Task input:
-------------------------
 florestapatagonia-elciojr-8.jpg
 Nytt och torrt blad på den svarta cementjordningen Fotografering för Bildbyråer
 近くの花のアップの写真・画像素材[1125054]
-------------------------
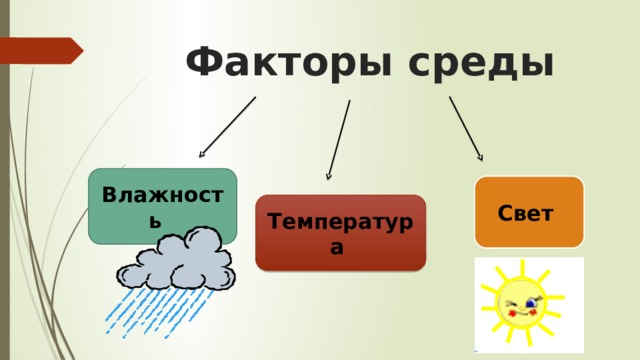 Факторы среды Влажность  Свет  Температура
-------------------------
Task to complete: In the listing above, find the line with "florestapatagonia-elciojr-8.jpg" and the line with "近くの花のアップの写真・画像素材[1125054]"; output exactly those lines and all lines between them.

Answer to this exercise:
 florestapatagonia-elciojr-8.jpg
 Nytt och torrt blad på den svarta cementjordningen Fotografering för Bildbyråer
 近くの花のアップの写真・画像素材[1125054]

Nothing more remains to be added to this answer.